The <grammar> element is used to provide a speech grammar that

  • specifies the expressions that a user may use to perform an action or supply information
  • returns a corresponding semantic interpretation such as simple values (strings), attribute-value pairs (day, month, and year), or nested objects.

Some attributes of the <grammar> element are:

version Defines the version of the grammar.
xml:lang The identifier for the language of that specific grammar ("fr-CA" for Canadian French.)
mode Defines the mode of the grammar following the modes of the W3C Speech Recognition Grammar Specification SRGS.
root Defines the root rule of the grammar.
tag-format Defines the tag content format for all tags within the grammar.
xml:base Declares the base URI from which relative URIs in the grammar are resolved. This base declaration has precedence over the <vxml> base URI declaration.

<block> ElementEdit

This element is a form item. It contains executable content that is executed if the block’s form item variable is undefined and the block's cond attribute, if any, evaluates to true.

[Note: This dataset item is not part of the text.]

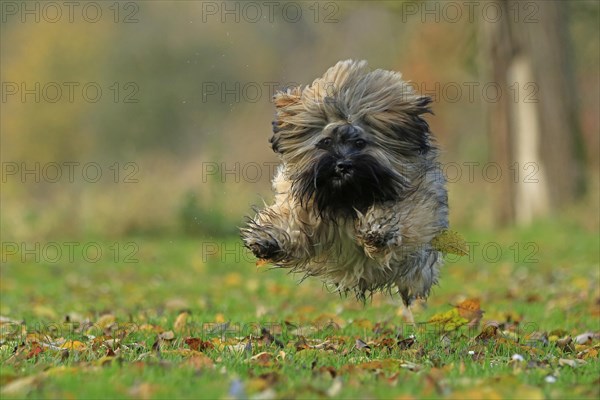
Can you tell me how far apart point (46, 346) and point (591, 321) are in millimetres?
A: 4642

    Welcome to Flamingo, your source for lawn ornaments.

The form item variable is automatically set to true just before the block is entered. Therefore, blocks are typically executed when the form is called. Sometimes you may need more control over blocks. To do this, you can name the form item variable, and set or clear it to control execution of the <block>. This variable is declared in the dialog scope of the form. Attributes of <block> include:

name The name of the form item variable used to track whether this block is eligible to be executed; defaults to an inaccessible internal variable.
expr The initial value of the form item variable; default is ECMAScript undefined.
cond An expression that must evaluate to true after conversion to boolean in order for the form item to be visited.

<prompt> ElementEdit

This element controls the output of synthesized speech and prerecorded audio. Prompts are queued for play, and interpretation will start when the user provides an input. Here is an example of a prompt:

<prompt>Please say your name.</prompt>

You can leave out the <prompt> ... </prompt> if:

  • There is no need to specify a prompt attribute (like bargein), and
  • The prompt consists entirely of PCDATA (contains no speech markups) or consists of just an <audio> or <value> element.

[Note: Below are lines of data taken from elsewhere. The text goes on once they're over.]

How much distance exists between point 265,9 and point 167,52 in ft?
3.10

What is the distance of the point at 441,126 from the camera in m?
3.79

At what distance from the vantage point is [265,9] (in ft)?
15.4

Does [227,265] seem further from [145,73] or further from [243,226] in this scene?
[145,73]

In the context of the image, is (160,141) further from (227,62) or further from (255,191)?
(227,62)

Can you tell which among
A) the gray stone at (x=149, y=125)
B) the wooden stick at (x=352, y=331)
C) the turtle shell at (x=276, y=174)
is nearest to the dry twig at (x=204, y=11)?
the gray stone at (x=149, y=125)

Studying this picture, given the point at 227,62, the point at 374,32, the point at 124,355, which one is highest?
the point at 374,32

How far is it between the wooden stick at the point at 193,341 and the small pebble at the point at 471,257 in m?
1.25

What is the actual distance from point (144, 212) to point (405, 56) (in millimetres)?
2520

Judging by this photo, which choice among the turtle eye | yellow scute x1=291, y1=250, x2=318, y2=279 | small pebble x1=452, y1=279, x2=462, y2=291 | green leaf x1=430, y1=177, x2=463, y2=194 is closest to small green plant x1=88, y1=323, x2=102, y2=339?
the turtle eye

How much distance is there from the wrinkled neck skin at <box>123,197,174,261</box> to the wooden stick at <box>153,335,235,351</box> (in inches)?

For instance, these are also prompts:

Please say your name.

<audio src="sayname.wav"/>

But sometimes you have to use the <prompt> tags when adding embedded speech markups, such as:

<prompt>Please <emphasis>say</emphasis> your city.</prompt>

The <prompt> element has the following attributes:

Cond Expression that must evaluate to true after conversion to boolean in order for the prompt to be played. Default is true.
Count Number that allows you to emit different prompts if the user is doing something repeatedly. If omitted, it defaults to "1".

Timeout The timeout that will be used for the following user input. The default noinput timeout is platform specific.

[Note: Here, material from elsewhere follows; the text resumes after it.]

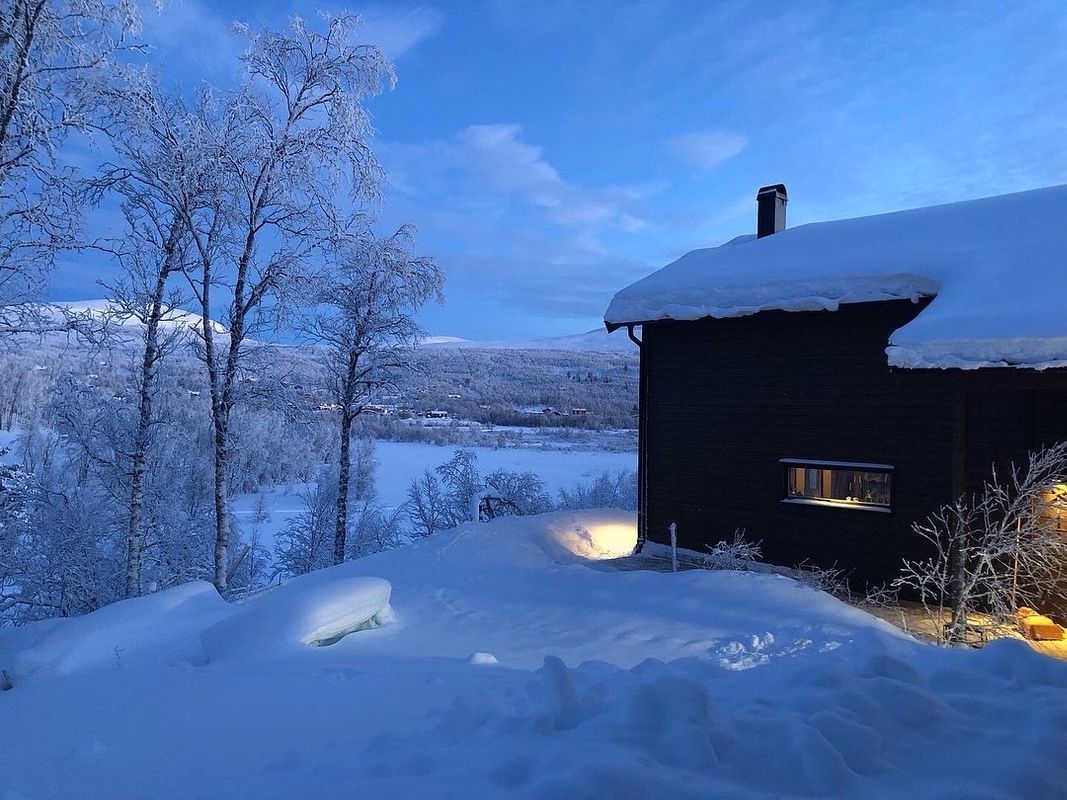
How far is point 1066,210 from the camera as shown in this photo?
8.76 m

xml:lang The language for the prompt identifier.
xml:base Declares the base URI from which relative URIs in the prompt are resolved.


1. Create a VoiceXML document in which you give the user three different options to choose from the keyboard. The user must choose one option between hotels, museums or restaurants. Use forms for this exercise. Hint: this exercise needs to use the option element tag Example: <option dtmf="1" value="varName"> Display name </option>

2. Create a VoiceXML document in which you give the user three different options to choose from the keyboard. The user must choose one option between hotels, museums or restaurants. Use menu dialogs for this exercise.